With the classes for creating a custom CQL data type written, they need to be compiled into .class files and archived in a JAR file. This process (compiling with javac -cp "C:\Program Files\DataStax Community\apache-cassandra\lib\*" -sourcepath src -d classes src\dustin\examples\cassandra\cqltypes\*.java and archiving the generated .class files into a JAR named CustomCqlTypes.jar with jar cvf CustomCqlTypes.jar *) is shown in the following screen snapshot.

The JAR with the class definitions of the custom CQL type classes needs to be placed in the Cassandra installation's lib directory as demonstrated in the next screen snapshot.

With the JAR containing the custom CQL data type classes implementations in the Cassandra installation's lib directory, Cassandra should be restarted so that it will be able to "see" these custom data type definitions.

The next code listing shows a Cassandra Query Language (CQL) statement for creating a table using the new custom type dustin.examples.cassandra.cqltypes.UnitedStatesState.

createAddress.cql
CREATE TABLE us_address
(
   id uuid,
   street1 text,
   street2 text,
   city text,
   state 'dustin.examples.cassandra.cqltypes.UnitedStatesState',
   zipcode text,
   PRIMARY KEY(id)
);

The next screen snapshot demonstrates the results of running the createAddress.cql code above by describing the created table in cqlsh.

The above screen snapshot demonstrates that the custom type dustin.examples.cassandra.cqltypes.UnitedStatesState is the type for the state column of the us_address table.

A new row can be added to the US_ADDRESS table with a normal INSERT. For example, the following screen snapshot demonstrates inserting an address with the command INSERT INTO us_address (id, street1, street2, city, state, zipcode) VALUES (blobAsUuid(timeuuidAsBlob(now())), '350 Fifth Avenue', '', 'New York', 'New York', '10118');:

Note that while the INSERT statement inserted "New York" for the state, it is stored as "NY".

If I run an INSERT statement in cqlsh using an abbreviation to start with (INSERT INTO us_address (id, street1, street2, city, state, zipcode) VALUES (blobAsUuid(timeuuidAsBlob(now())), '350 Fifth Avenue', '', 'New York', 'NY', '10118');), it still works as shown in the output shown below.

In my example, an invalid state does not prevent an INSERT from occurring, but instead persists the state as "UK" (for unknown) [see the implementation of this in UnitedStatesState.getStateAbbreviationAsByteBuffer(String)].

One of the first advantages that comes to mind justifying why one might want to implement a custom CQL datatype in Java is the ability to employ behavior similar to that provided by check constraints in relational databases.

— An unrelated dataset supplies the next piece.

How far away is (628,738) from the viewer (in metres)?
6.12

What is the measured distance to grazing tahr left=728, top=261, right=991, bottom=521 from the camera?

For example, in this post, my sample ensured that any state column entered for a new row was either one of the fifty states of the United States, the District of Columbia, or "UK" for unknown. No other values can be inserted into that column's value.

Another advantage of the custom data type is the ability to massage the data into a preferred form. In this example, I changed every state name to an uppercase two-digit abbreviation. In other cases, I might want to always store in uppercase or always store in lowercase or map finite sets of strings to numeric values. The custom CQL datatype allows for customized validation and representation of values in the Cassandra database.

Conclusion

This post has been an introductory look at implementing custom CQL datatypes in Cassandra. As I play with this concept more and try different things out, I hope to write another blog post on some more subtle observations that I make. As this post shows, it is fairly easy to write and use a custom CQL datatype, especially for Java developers.

1 comment:

HinD said...

Hi , I tried to implement this, but I am getting an error:
I get an error << ErrorMessage code=2000 [Syntax error in CQL query] message = "Error setting type cqltypes.UnitedStatesState: Unable to find abstract-type class 'cqltypes.UnitedStatesState' " >>


with only difference in our source code is package name: my package name is cqltypes.